Viscosity B coefficients for tert-butyl alcohol (TBA) in water, methanol and mixtures of the two have been obtained at 25 and 35 °C. Hence solute contributions to the activation parameters for viscous flow of the solutions have been calculated, as well as the Gibbs energy, enthalpy and entropy of transfer from the ground-state solvent to the hypothetical viscous ‘transition-state solvent’. The enthalpies of mixing of the two transition-state solvents and their relative partial molar enthalpies L^′₁ and L^′₂ are also given.

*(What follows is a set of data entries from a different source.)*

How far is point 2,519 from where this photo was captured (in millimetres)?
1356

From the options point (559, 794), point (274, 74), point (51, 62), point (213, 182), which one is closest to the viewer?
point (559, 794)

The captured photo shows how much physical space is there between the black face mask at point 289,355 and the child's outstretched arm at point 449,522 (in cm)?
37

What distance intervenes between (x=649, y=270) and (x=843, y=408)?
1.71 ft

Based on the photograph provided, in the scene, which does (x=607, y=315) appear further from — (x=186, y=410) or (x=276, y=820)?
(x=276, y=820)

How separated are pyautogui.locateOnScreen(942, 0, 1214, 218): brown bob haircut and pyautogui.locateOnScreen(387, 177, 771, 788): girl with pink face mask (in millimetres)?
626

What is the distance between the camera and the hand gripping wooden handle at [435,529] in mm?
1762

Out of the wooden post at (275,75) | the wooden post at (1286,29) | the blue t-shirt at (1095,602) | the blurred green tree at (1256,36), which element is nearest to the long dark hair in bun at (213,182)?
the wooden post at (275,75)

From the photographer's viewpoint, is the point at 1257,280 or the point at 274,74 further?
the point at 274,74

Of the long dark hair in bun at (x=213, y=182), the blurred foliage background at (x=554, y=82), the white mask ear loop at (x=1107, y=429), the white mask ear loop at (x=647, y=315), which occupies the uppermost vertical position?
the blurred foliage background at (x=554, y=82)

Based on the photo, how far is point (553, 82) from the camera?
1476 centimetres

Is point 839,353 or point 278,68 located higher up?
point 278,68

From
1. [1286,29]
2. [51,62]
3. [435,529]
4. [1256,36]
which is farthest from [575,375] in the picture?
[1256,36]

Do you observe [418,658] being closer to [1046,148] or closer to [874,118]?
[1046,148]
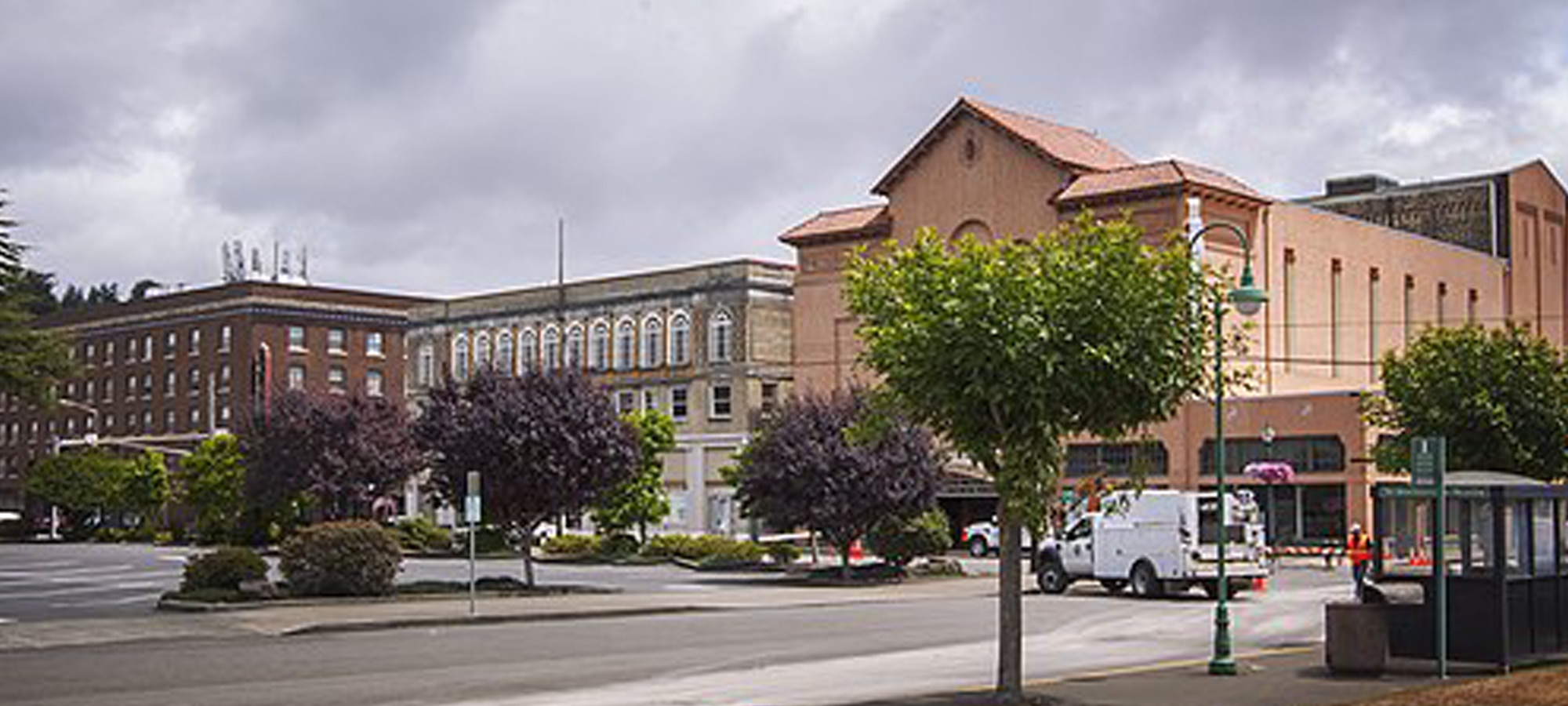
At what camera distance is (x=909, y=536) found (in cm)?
4719

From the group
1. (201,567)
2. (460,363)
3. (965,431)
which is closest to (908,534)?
(201,567)

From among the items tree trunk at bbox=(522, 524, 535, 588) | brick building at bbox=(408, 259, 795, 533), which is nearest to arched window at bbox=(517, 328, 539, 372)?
brick building at bbox=(408, 259, 795, 533)

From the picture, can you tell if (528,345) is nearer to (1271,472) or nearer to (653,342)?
(653,342)

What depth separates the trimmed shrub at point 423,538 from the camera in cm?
6762

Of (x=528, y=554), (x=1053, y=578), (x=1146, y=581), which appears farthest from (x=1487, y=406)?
(x=528, y=554)

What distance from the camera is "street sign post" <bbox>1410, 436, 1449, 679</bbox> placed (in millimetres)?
19141

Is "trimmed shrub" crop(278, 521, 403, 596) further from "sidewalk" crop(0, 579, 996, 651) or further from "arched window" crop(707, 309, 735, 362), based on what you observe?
"arched window" crop(707, 309, 735, 362)

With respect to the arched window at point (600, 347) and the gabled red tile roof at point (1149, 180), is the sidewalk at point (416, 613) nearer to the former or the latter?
the gabled red tile roof at point (1149, 180)

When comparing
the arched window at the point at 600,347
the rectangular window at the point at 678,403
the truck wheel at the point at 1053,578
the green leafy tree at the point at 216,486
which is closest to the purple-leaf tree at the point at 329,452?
the green leafy tree at the point at 216,486

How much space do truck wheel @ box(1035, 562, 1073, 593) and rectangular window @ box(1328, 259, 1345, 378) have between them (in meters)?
34.6

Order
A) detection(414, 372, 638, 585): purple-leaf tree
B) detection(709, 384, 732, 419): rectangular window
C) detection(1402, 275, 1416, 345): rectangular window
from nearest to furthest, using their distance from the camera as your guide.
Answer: detection(414, 372, 638, 585): purple-leaf tree → detection(1402, 275, 1416, 345): rectangular window → detection(709, 384, 732, 419): rectangular window

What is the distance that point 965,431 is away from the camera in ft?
57.9

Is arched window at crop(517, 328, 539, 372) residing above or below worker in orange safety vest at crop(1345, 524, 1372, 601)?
above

In water, B is large and positive and dB/dT large and negative; in methanol B is small and dB/dT near zero. The classical explanation of these observations, which is solely in terms of water–water (1,1) interactions in an ‘iceberg’ around the alkyl group, is inconsistent with the Compensation Principle because B is proportional to a Gibbs energy function, and this requires that solute–solvent (3, 1) interactions must determine B.

It is proposed that in water the alkyl group occupies a ‘cage’ in which the strength of the bonding with respect to the pure solvent is of minor importance. The ‘caging’ of the alkyl group enhances its van der Waals interactions with its nearest neighbours. The expected dependence of such interactions on distance leads to energy–reaction coordinate diagrams in the form required to explain the inversion in sign of the solvation energies from ground-state solvent to transition-state solvent in highly aqueous media.

These results are consistent with, though independent of, recent structural studies by neutron diffraction with isotopic substitution.